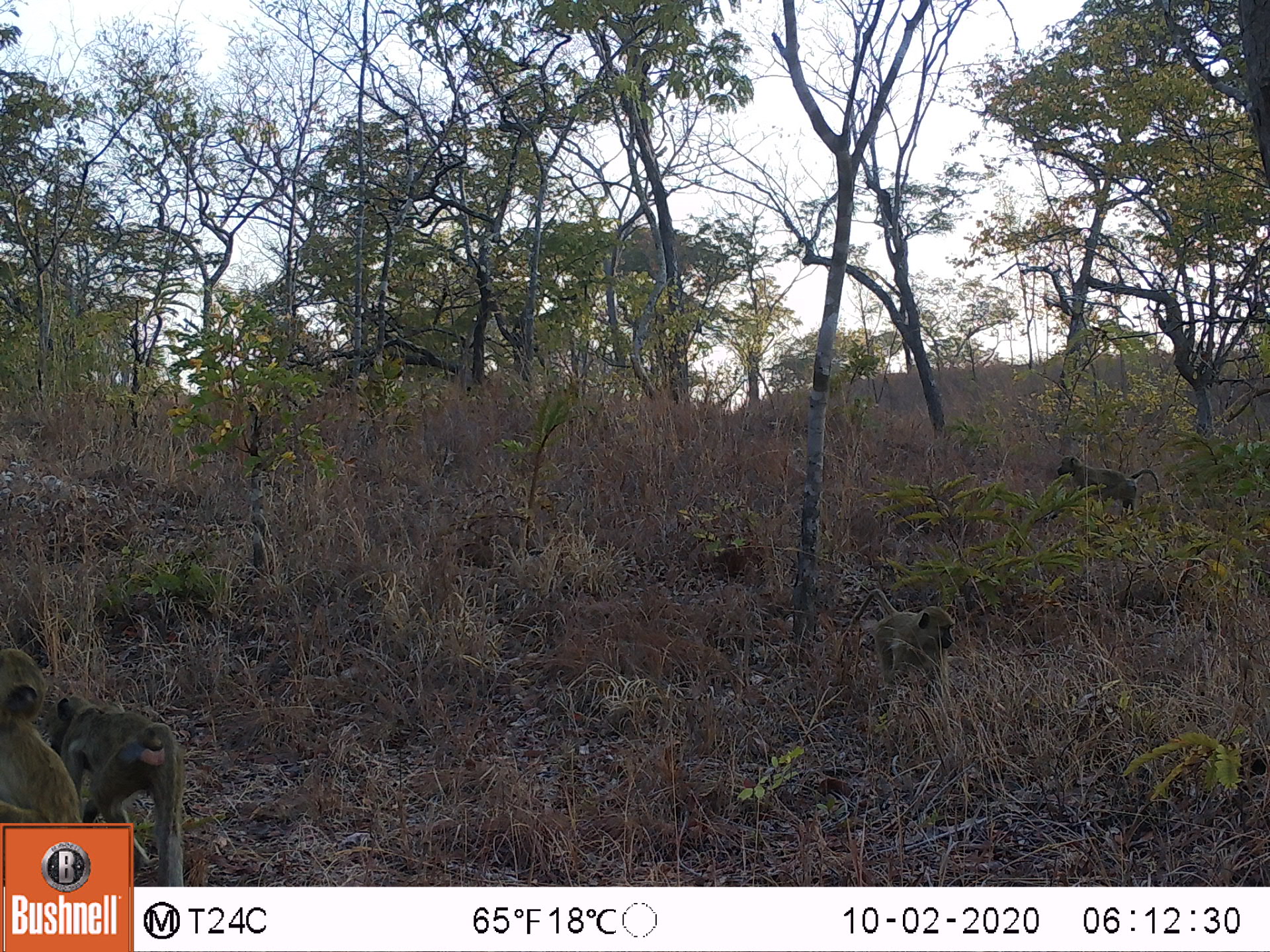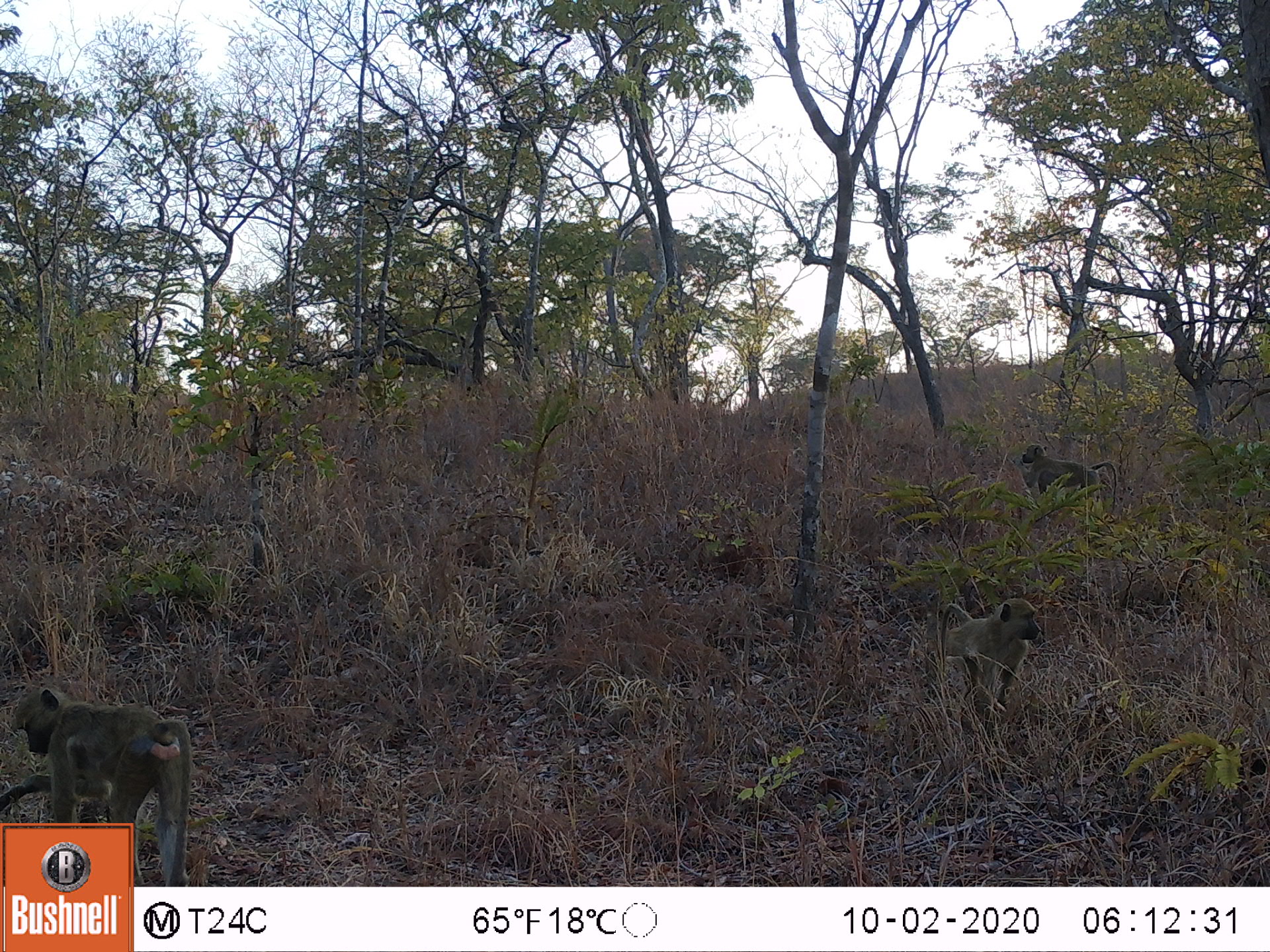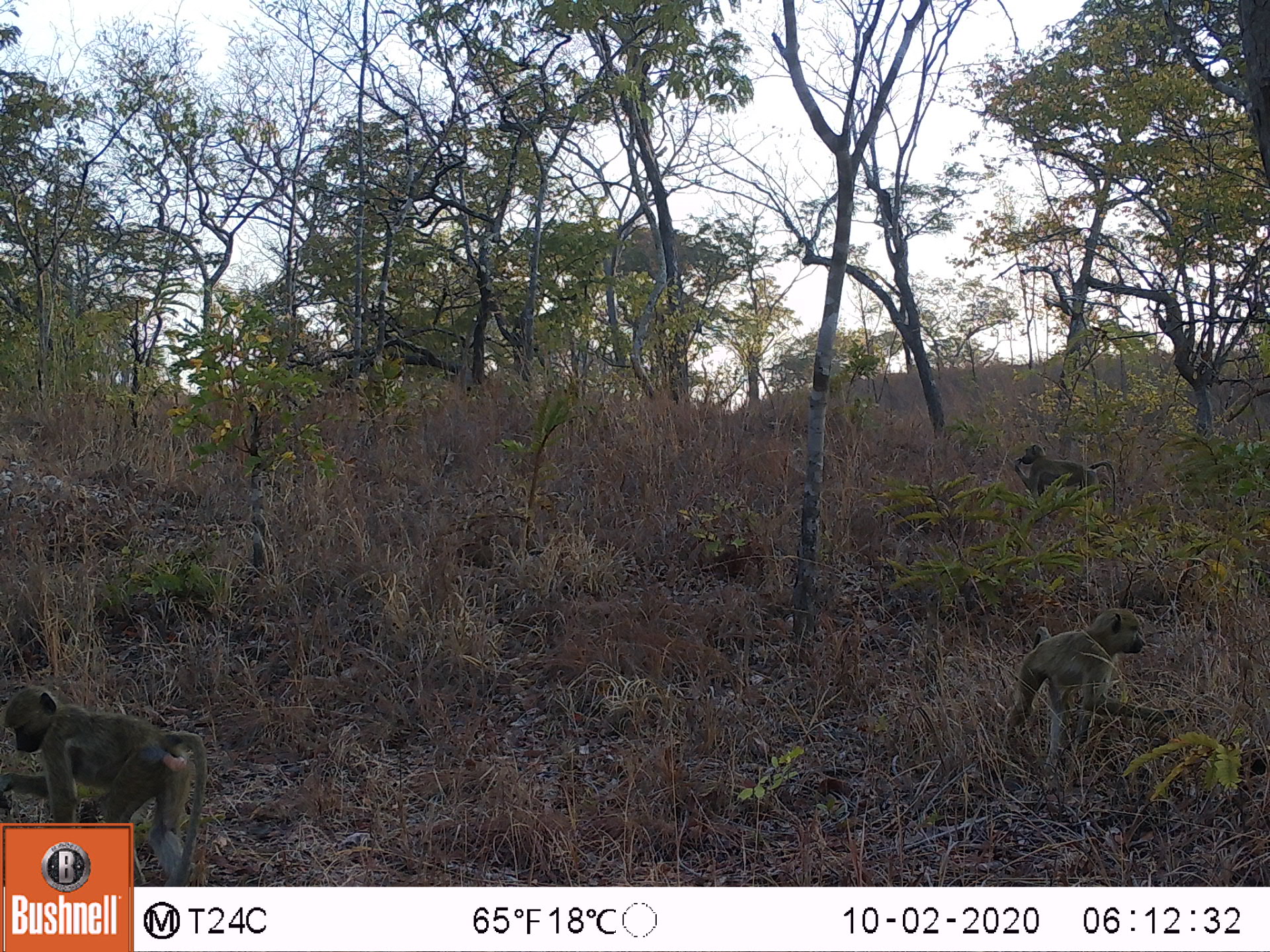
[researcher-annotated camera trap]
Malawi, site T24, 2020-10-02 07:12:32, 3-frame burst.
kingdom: Animalia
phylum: Chordata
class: Mammalia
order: Primates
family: Cercopithecidae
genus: Papio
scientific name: Papio cynocephalus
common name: yellow baboon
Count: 4.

···

Your assignment: The records are to be duplicated in full and exactly, with images left out.

Answer below:
[researcher-annotated camera trap]
Malawi, site T24, 2020-10-02 07:12:32, 3-frame burst.
kingdom: Animalia
phylum: Chordata
class: Mammalia
order: Primates
family: Cercopithecidae
genus: Papio
scientific name: Papio cynocephalus
common name: yellow baboon
Count: 4.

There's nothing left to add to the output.